## REQUEST
Return an exact copy of the lines from the one holding "Measuring from the" to the end of the data, including both the starting and final lines. Leave the pictures out.

## INFORMATION SHOWN
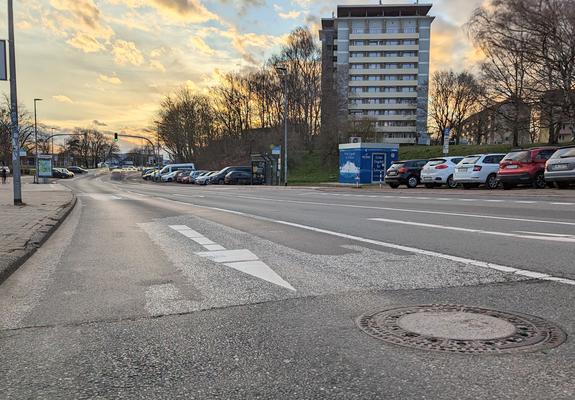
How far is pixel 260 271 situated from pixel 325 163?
57.1 meters

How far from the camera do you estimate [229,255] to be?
A: 789 centimetres

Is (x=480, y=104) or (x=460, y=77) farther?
(x=460, y=77)

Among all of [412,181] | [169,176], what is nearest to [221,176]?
[169,176]

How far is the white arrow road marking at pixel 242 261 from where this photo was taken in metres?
6.21

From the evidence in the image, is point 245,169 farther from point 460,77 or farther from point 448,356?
point 448,356

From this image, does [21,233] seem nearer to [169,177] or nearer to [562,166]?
[562,166]

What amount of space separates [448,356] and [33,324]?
3.47m

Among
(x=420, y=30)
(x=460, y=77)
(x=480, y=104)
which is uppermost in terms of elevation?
(x=420, y=30)

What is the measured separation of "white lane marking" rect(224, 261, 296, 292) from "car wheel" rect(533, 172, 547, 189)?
18.5 m

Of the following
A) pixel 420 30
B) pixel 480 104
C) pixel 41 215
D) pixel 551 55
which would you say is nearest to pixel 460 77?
pixel 420 30

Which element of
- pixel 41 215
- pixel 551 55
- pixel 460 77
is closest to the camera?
pixel 41 215

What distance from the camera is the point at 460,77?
82312 mm

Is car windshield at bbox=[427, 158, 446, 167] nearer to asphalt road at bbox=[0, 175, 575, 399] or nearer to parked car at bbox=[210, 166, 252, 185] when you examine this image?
asphalt road at bbox=[0, 175, 575, 399]

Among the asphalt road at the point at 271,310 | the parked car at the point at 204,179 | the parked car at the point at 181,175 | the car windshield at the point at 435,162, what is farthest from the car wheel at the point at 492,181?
the parked car at the point at 181,175
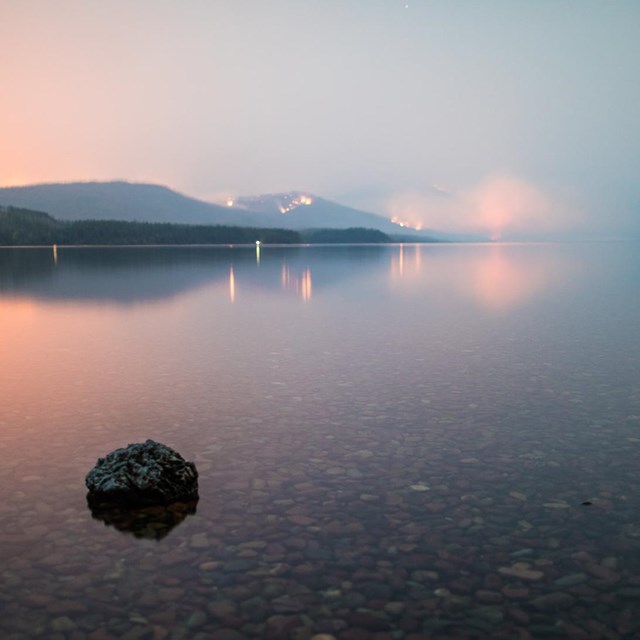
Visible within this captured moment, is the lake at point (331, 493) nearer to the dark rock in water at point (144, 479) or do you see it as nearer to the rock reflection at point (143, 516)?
the rock reflection at point (143, 516)

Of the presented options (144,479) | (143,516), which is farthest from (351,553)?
(144,479)

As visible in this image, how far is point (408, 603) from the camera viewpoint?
22.8 feet

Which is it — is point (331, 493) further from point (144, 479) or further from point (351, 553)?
point (144, 479)

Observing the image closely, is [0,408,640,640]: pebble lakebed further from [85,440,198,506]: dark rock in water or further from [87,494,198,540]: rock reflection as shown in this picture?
[85,440,198,506]: dark rock in water

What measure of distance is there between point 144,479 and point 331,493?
113 inches

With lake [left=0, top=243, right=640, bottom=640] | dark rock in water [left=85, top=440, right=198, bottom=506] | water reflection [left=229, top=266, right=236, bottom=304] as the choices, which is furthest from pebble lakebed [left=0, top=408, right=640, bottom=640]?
water reflection [left=229, top=266, right=236, bottom=304]

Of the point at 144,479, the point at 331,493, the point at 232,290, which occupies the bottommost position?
the point at 331,493

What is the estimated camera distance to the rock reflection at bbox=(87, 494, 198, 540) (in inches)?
344

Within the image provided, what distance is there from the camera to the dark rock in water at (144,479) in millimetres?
9539

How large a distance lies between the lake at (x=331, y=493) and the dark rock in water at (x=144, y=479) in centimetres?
26

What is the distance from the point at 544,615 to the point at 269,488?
4553mm

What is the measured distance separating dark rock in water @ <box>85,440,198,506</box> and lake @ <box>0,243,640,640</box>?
0.26m

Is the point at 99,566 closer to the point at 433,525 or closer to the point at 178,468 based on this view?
the point at 178,468

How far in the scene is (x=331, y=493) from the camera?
32.1ft
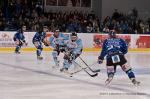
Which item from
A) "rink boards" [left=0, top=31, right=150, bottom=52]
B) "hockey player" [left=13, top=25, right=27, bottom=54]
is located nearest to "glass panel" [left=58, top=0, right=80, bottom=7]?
"rink boards" [left=0, top=31, right=150, bottom=52]

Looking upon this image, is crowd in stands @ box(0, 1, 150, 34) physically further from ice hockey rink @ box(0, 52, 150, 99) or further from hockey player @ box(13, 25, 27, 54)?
ice hockey rink @ box(0, 52, 150, 99)

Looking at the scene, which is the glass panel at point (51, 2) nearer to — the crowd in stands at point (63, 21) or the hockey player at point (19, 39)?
the crowd in stands at point (63, 21)

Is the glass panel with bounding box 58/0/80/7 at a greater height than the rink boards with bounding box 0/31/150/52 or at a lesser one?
greater

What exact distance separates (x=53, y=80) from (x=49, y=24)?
11.6 metres

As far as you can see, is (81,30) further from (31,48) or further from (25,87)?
(25,87)

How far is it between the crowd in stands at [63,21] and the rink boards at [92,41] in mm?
700

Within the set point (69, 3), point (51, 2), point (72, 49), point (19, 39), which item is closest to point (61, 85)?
point (72, 49)

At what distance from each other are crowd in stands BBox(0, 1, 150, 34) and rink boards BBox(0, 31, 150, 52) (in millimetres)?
700

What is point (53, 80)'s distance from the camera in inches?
402

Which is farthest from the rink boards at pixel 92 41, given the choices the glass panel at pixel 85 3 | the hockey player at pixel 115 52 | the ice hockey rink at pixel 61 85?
the hockey player at pixel 115 52

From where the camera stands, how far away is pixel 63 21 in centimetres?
2258

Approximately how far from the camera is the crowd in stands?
21250 mm

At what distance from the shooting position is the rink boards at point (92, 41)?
19484 mm

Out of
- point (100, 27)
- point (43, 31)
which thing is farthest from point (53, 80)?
point (100, 27)
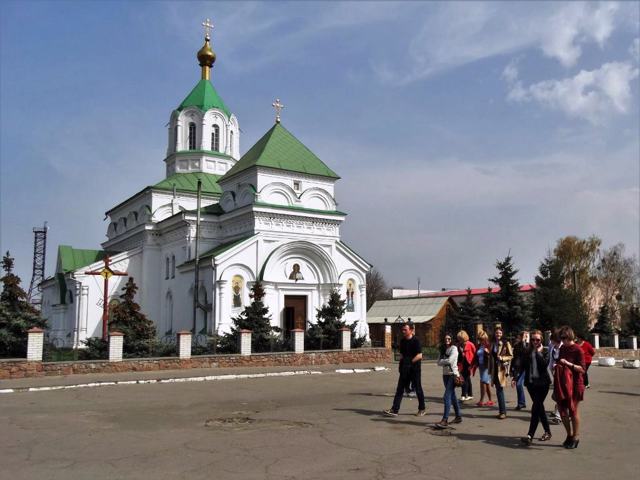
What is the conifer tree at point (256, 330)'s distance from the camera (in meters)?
23.1

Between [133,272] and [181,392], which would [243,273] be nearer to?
[133,272]

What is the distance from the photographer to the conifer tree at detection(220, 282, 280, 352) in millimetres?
23125

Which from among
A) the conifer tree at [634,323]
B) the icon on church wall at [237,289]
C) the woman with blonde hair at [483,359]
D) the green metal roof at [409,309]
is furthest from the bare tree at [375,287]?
the woman with blonde hair at [483,359]

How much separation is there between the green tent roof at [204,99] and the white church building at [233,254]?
192 inches

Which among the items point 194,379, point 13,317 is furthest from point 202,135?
point 194,379

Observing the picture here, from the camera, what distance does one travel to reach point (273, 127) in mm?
33188

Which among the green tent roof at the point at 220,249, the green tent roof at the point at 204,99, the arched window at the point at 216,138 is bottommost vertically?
the green tent roof at the point at 220,249

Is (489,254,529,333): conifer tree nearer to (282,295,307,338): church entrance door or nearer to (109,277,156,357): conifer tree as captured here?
(282,295,307,338): church entrance door

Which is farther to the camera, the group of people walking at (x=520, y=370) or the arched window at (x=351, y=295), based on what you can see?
→ the arched window at (x=351, y=295)

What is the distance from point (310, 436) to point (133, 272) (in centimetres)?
2863

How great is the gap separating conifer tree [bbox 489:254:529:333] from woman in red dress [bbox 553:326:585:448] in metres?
25.5

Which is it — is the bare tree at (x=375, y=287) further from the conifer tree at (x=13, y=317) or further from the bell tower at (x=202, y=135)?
the conifer tree at (x=13, y=317)

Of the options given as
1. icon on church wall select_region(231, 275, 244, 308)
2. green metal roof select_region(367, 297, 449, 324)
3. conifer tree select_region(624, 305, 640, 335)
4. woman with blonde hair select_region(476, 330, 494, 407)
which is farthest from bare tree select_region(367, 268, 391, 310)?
woman with blonde hair select_region(476, 330, 494, 407)

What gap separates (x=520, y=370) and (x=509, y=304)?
23.7 meters
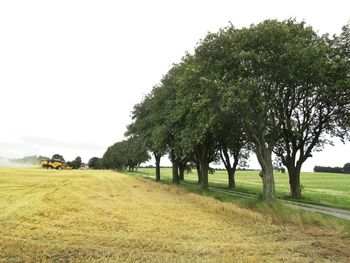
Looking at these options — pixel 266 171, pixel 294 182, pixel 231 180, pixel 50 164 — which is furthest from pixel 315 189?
pixel 50 164

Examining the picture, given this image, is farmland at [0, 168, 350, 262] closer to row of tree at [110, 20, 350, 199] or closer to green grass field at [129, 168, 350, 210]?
row of tree at [110, 20, 350, 199]

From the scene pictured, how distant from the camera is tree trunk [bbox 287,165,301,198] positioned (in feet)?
119

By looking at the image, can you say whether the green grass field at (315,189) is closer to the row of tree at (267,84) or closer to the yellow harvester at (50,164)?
the row of tree at (267,84)

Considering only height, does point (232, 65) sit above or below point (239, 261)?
above

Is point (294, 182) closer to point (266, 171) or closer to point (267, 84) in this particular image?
point (266, 171)

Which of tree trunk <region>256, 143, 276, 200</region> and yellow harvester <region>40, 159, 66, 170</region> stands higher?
yellow harvester <region>40, 159, 66, 170</region>

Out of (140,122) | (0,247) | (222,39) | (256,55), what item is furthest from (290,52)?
(140,122)

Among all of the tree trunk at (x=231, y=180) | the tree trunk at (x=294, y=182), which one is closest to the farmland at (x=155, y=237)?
the tree trunk at (x=294, y=182)

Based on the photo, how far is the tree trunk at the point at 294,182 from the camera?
36.2 m

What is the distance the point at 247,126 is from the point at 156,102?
2086 centimetres

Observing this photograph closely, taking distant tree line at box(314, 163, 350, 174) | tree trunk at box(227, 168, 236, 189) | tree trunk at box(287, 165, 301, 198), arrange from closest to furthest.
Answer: tree trunk at box(287, 165, 301, 198), tree trunk at box(227, 168, 236, 189), distant tree line at box(314, 163, 350, 174)

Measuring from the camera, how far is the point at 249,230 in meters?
15.5

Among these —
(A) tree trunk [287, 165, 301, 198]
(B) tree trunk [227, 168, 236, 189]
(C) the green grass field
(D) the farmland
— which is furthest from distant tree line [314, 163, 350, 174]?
(D) the farmland

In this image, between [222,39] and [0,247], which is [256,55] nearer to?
[222,39]
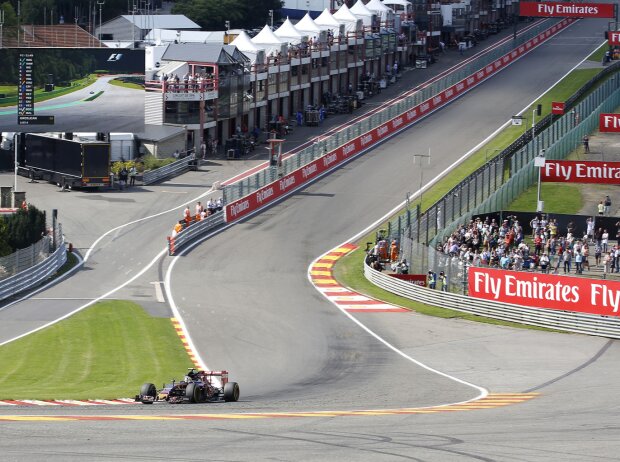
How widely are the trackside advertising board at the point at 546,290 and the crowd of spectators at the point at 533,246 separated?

## RESPONSE TO THIS EXERCISE
Measuring from the camera, how far is the point at 249,230 in meters?
15.5

Among these —
(A) tree trunk [287, 165, 301, 198]
(B) tree trunk [227, 168, 236, 189]
(C) the green grass field
(D) the farmland
— which is furthest from distant tree line [314, 163, 350, 174]?
(D) the farmland

In this image, between [222,39] and [0,247], which is [256,55] nearer to?
[222,39]
How widely are the trackside advertising board at the point at 546,290 and the crowd of spectators at the point at 533,246 separated?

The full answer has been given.